▶ _Task_
Retype each of the rows below exactly, leaving the pictures out of your copy.
--- Stored rows ---
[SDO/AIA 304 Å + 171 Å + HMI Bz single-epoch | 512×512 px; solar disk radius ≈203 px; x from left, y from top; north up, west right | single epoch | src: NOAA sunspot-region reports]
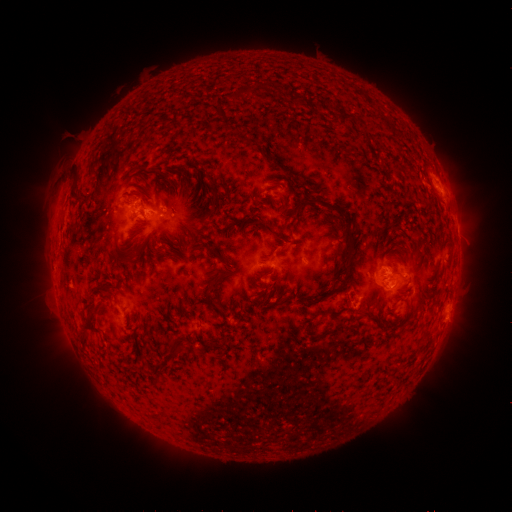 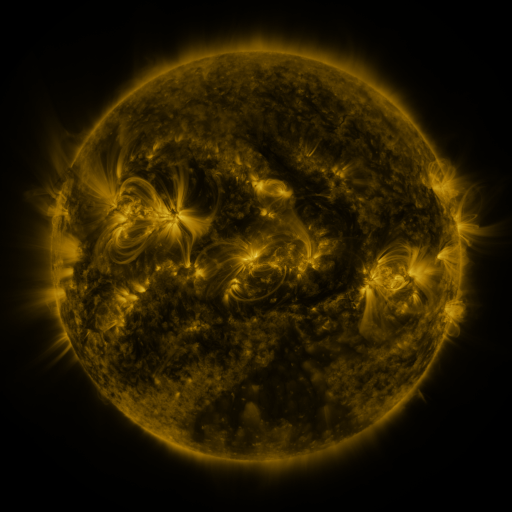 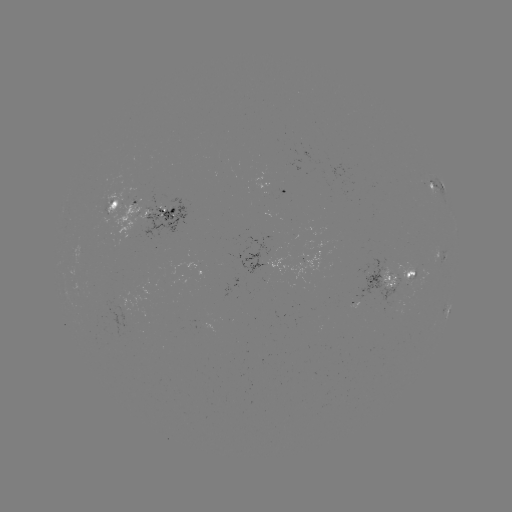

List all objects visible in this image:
spotted active region: (438, 189)
spotted active region: (287, 193)
spotted active region: (145, 210)
spotted active region: (445, 258)
spotted active region: (311, 260)
spotted active region: (270, 263)
spotted active region: (395, 276)
spotted active region: (447, 311)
---
▶ _Solution to the exercise_
[SDO/AIA 304 Å + 171 Å + HMI Bz single-epoch | 512×512 px; solar disk radius ≈203 px; x from left, y from top; north up, west right | single epoch | src: NOAA sunspot-region reports]

List all objects visible in this image:
spotted active region: (438, 189)
spotted active region: (287, 193)
spotted active region: (145, 210)
spotted active region: (445, 258)
spotted active region: (311, 260)
spotted active region: (270, 263)
spotted active region: (395, 276)
spotted active region: (447, 311)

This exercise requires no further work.